I read the Gervais book but I could not find any STC reduction comparing block vs stick construction
well, you shouldn't be thinking about STC. It's a lousy system for measuring studio isolation, and was never intended for that purpose at all. STC does not take into account the bottom two and a half octaves of the musical spectrum (nothing below 125Hz), nor does it take into account the top two and a quarter octaves (nothing above 4k). Of the ten octaves that our hearing range covers, STC ignores five of them (or nearly five). So STC tells you nothing useful about how well a wall, door or window will work in a studio.
It is quite possible to have a wall rated at STC-40 that does not provide even 30 decibels of actual isolation, and I can build you another wall rated at STC-30 that provides much better than 40 dB of isolation. There simply is no relationship between STC rating and the ability of a barrier to stop full-spectrum sound, such as music. STC was never designed for that, and cannot be used for that. It was designed to measure typical office, school, shop, hotel, and similar isolation, which is basically in the speech range of the spectrum, not the music range.
Here's what the actual STC specification document says about itself: "
4.1 These single-number ratings correlate in a general way with subjective impressions of sound transmission for speech, radio, television, and similar sources of noise in offices and buildings. This classification method is not appropriate for sound sources with spectra significantly different from those sources listed above. Such sources include machinery, industrial processes, bowling allies, power transformers, musical instruments, many music systems, and transportation noises such as motor vehicles, aircraft and trains. For these sources, accurate assessment of sound transmission requires a detailed analysis in frequency bands."
So forget STC as a useful indicator, and stick to TL graphs.
All the book mentions is that for heavy isolation you want a proper 2 leaf system even when using block.
Correct. There's a reason Rod wrote that and nothing more: If you have only a single leaf wall (concrete block, or drywall, or anything else) then that is subject to law of physics know as "Mass Law", which basically says that you will get lousy isolation unless you build a really thick wall with a huge amount of mass in it (EG, a 16" thick solid reinforced concrete wall). Whereas, if you build a two-leaf wall (using any materials: brick, block, drywall, etc.), you can get much more isolation at much lower cost and much simpler construction. Since Rod is talking mostly about how home studio builders can get the same level of isolation as is typically found in professional studios, at low cost and with simple construction techniques, there's no reason for him to go into the much more expensive and complex techniques that you'd need for a single leaf wall to get the same levels of isolation. That would involve much beefier foundations and slabs, to support the huge weight, as well as placing a lot of expensive form-work and rebar, then getting the large amount of concrete pumped in, having a team of experience concrete workers to make it all happen, etc. That's not the purpose of his book; he wants to show the average home builder how to get pro-level studios using average level building skills, typical building materials, and reasonable costs.

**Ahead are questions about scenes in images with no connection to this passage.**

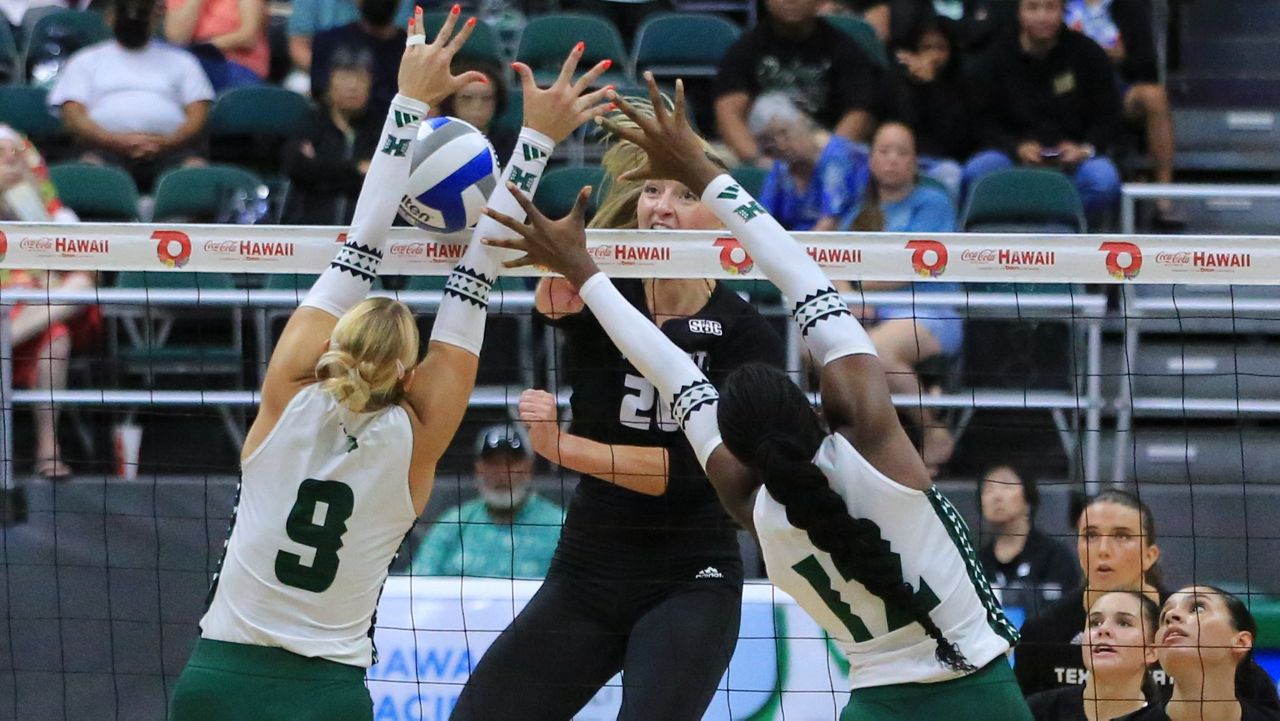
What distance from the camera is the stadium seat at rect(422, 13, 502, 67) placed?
8728mm

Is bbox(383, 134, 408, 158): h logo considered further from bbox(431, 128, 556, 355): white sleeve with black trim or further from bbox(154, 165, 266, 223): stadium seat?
bbox(154, 165, 266, 223): stadium seat

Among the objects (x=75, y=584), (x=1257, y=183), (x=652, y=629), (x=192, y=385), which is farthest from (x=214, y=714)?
(x=1257, y=183)

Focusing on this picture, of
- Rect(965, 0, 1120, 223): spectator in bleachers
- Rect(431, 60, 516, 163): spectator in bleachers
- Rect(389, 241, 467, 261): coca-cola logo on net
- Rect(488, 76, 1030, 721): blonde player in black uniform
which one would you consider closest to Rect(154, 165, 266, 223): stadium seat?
Rect(431, 60, 516, 163): spectator in bleachers

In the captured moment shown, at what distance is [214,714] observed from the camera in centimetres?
380

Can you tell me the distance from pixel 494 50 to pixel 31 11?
311cm

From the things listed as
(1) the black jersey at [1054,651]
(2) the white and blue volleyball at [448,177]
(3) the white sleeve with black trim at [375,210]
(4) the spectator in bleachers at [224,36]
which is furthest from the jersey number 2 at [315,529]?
(4) the spectator in bleachers at [224,36]

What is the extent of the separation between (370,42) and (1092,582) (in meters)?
4.77

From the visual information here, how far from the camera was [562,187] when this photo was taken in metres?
7.72

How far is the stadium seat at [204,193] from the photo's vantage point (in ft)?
Result: 26.5

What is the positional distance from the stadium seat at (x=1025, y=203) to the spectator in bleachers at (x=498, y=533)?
→ 2.53m

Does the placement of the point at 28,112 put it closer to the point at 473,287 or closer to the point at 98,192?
the point at 98,192

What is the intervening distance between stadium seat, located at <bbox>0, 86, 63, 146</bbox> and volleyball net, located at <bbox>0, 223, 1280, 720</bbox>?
1193 mm

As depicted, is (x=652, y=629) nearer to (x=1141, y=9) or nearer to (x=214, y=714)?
(x=214, y=714)

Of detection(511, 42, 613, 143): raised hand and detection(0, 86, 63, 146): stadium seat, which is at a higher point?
detection(0, 86, 63, 146): stadium seat
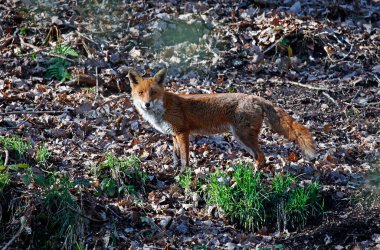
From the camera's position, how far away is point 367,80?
10125 millimetres

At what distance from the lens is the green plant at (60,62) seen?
1018 cm

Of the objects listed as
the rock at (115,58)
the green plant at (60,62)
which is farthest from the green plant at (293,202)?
the green plant at (60,62)

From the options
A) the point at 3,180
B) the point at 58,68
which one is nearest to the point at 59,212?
the point at 3,180

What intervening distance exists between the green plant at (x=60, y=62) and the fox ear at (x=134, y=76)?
2.40 meters

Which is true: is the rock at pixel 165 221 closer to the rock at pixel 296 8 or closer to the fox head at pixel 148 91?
the fox head at pixel 148 91

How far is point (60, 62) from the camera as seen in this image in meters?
10.4

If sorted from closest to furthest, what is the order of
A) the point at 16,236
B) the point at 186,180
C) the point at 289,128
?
the point at 16,236
the point at 186,180
the point at 289,128

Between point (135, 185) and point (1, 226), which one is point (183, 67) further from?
point (1, 226)

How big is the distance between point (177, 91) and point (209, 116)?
79.3 inches

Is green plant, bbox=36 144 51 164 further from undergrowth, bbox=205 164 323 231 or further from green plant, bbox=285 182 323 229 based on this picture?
green plant, bbox=285 182 323 229

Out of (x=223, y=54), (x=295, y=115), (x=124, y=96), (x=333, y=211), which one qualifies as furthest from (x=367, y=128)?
(x=124, y=96)

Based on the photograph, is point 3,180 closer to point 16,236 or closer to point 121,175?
point 16,236

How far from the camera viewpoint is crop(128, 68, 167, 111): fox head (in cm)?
780

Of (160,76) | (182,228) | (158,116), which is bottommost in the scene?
(182,228)
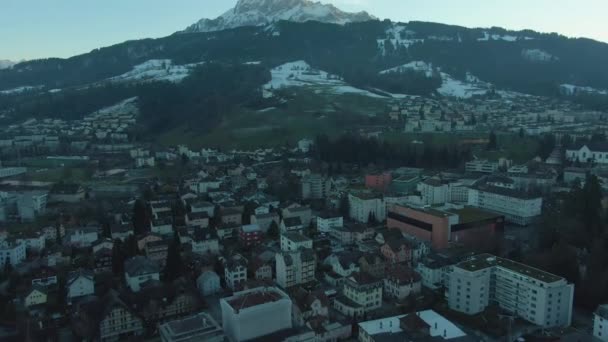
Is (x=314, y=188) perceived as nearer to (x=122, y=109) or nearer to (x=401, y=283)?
(x=401, y=283)

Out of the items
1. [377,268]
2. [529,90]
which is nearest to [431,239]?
[377,268]

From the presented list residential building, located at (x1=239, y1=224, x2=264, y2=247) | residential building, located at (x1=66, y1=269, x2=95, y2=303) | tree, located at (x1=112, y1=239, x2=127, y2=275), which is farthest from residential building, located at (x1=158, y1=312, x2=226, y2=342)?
residential building, located at (x1=239, y1=224, x2=264, y2=247)

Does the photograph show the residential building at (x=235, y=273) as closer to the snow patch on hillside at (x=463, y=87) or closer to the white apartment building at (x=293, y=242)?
the white apartment building at (x=293, y=242)

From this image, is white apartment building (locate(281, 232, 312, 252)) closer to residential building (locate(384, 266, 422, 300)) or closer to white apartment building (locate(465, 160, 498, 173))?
residential building (locate(384, 266, 422, 300))

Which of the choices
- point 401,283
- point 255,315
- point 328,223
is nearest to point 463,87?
point 328,223

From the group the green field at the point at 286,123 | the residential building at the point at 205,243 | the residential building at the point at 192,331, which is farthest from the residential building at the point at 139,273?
the green field at the point at 286,123

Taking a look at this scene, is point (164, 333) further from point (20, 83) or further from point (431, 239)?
point (20, 83)
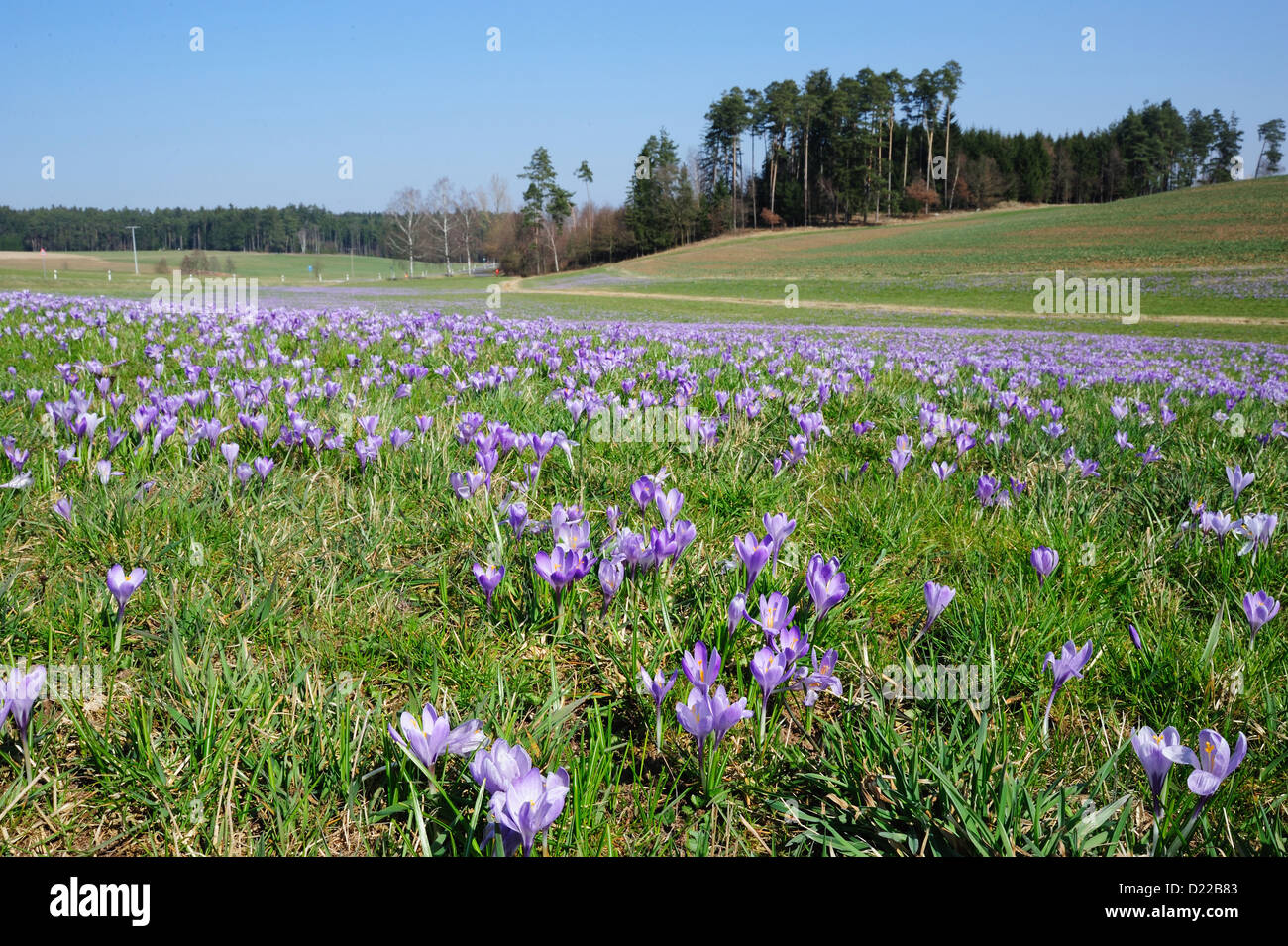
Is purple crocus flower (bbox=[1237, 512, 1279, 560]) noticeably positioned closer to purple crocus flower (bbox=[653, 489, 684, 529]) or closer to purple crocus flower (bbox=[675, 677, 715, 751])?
purple crocus flower (bbox=[653, 489, 684, 529])

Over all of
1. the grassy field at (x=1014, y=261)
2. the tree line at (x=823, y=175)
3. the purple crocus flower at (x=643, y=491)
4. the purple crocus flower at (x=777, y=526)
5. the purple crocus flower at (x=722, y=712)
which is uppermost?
the tree line at (x=823, y=175)

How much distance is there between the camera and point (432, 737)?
4.53 feet

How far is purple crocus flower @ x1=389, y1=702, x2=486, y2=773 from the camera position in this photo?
1.37m

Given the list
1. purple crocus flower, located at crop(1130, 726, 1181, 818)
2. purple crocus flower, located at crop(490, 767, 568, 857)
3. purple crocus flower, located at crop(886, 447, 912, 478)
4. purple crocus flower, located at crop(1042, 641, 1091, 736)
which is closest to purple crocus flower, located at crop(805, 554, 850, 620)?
purple crocus flower, located at crop(1042, 641, 1091, 736)

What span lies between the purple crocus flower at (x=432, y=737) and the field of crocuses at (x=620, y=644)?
0.03ft

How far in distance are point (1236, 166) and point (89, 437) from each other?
169 metres

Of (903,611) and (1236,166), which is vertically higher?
(1236,166)

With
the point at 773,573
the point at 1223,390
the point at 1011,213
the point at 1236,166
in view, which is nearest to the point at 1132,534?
the point at 773,573

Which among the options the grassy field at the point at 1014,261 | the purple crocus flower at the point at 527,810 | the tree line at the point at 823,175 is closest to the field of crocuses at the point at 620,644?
the purple crocus flower at the point at 527,810

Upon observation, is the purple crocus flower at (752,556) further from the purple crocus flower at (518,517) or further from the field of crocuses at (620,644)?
the purple crocus flower at (518,517)

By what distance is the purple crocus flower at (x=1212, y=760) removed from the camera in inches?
50.8

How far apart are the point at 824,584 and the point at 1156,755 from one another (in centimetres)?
82
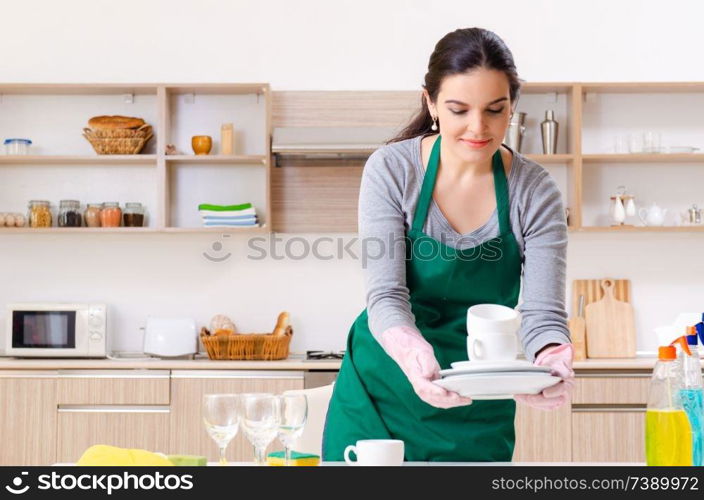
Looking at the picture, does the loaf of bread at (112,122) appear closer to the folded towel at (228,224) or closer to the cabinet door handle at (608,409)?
the folded towel at (228,224)

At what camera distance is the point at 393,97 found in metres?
4.65

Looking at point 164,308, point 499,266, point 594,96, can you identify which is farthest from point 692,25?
point 499,266

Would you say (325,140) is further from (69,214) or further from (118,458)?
(118,458)

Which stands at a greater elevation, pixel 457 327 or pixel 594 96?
pixel 594 96

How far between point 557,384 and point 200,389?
2.67 metres

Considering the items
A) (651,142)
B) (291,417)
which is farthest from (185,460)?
(651,142)

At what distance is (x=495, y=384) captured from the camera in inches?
60.2

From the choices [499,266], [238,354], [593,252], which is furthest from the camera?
[593,252]

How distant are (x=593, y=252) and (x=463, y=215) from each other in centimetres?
282

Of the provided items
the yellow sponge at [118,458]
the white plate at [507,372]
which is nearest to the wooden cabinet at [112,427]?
the white plate at [507,372]

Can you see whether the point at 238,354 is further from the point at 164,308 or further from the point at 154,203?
the point at 154,203

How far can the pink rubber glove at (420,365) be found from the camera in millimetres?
1606

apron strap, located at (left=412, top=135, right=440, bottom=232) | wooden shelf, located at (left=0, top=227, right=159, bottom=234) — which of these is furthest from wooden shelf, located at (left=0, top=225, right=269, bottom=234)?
apron strap, located at (left=412, top=135, right=440, bottom=232)

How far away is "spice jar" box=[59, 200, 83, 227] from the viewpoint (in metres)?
4.49
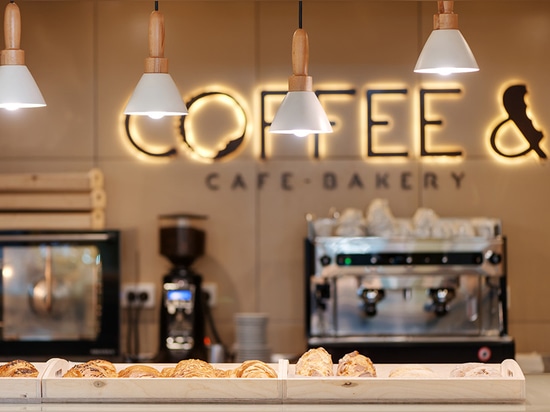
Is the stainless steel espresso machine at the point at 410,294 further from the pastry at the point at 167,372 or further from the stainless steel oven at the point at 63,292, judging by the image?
the pastry at the point at 167,372

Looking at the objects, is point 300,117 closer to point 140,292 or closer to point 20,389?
point 20,389

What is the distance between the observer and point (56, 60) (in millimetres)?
5527

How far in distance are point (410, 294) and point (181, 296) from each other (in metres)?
1.15

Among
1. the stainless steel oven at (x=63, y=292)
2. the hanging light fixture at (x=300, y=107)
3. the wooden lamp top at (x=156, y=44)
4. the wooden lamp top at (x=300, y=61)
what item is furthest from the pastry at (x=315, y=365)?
the stainless steel oven at (x=63, y=292)

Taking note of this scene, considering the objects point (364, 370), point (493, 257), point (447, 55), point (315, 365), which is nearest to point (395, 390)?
point (364, 370)

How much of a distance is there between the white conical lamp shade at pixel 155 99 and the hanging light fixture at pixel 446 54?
2.46ft

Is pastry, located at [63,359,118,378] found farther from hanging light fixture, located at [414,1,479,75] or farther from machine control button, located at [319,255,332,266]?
machine control button, located at [319,255,332,266]

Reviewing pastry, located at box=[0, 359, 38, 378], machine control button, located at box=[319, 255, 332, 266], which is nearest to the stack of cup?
machine control button, located at box=[319, 255, 332, 266]

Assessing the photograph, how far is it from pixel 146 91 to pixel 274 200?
248cm

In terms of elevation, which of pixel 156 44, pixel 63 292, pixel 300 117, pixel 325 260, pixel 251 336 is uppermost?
pixel 156 44

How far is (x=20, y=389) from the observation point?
2744mm

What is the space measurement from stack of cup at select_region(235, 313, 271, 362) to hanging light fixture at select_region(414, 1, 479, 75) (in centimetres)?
239

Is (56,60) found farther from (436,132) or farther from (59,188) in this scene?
(436,132)

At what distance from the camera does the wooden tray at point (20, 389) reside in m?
2.74
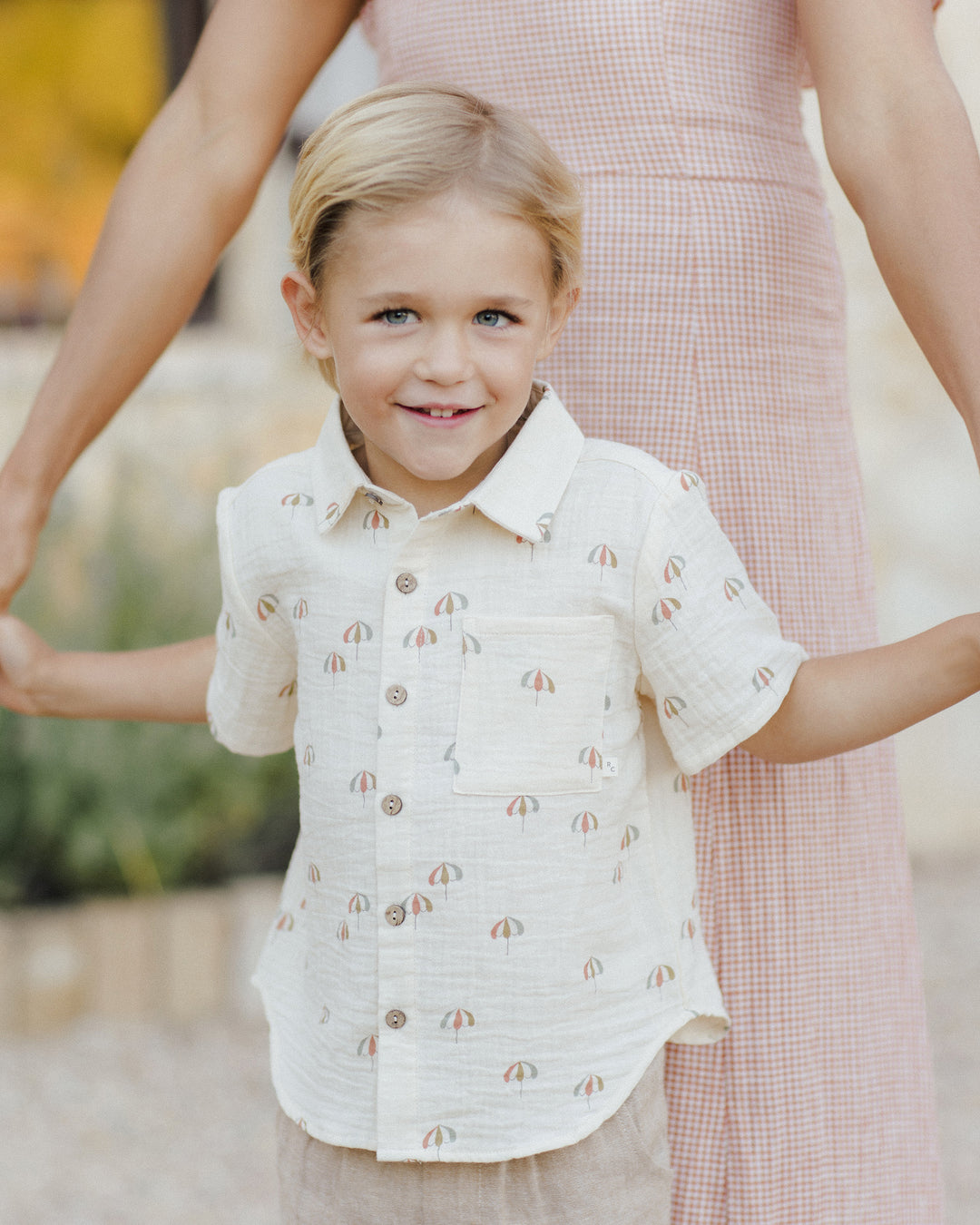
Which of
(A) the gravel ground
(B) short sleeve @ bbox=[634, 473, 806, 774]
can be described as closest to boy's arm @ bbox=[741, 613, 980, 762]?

By the way, I noticed that you have your control room set up on the second floor, but you have it facing the wrong way if you want to have usable acoustics: it will not be much use with the mix position facing the stairwell. Turn it around so the mix position faces the wall on the left of your image (where the other desk is), and that would certainly be workable. You also need to get the speakers off the desk and on top of stands, if you want to avoid the typical artifacts created by the "cheap" setup shown in your diagram. Just doing that will greatly improve the acoustics at the mix position. The stands should be very heavy: some people use hollow metal stands filled with sand, others use bricks or blocks.
There are several other things you could do to improve both rooms, acoustically, if you are interested.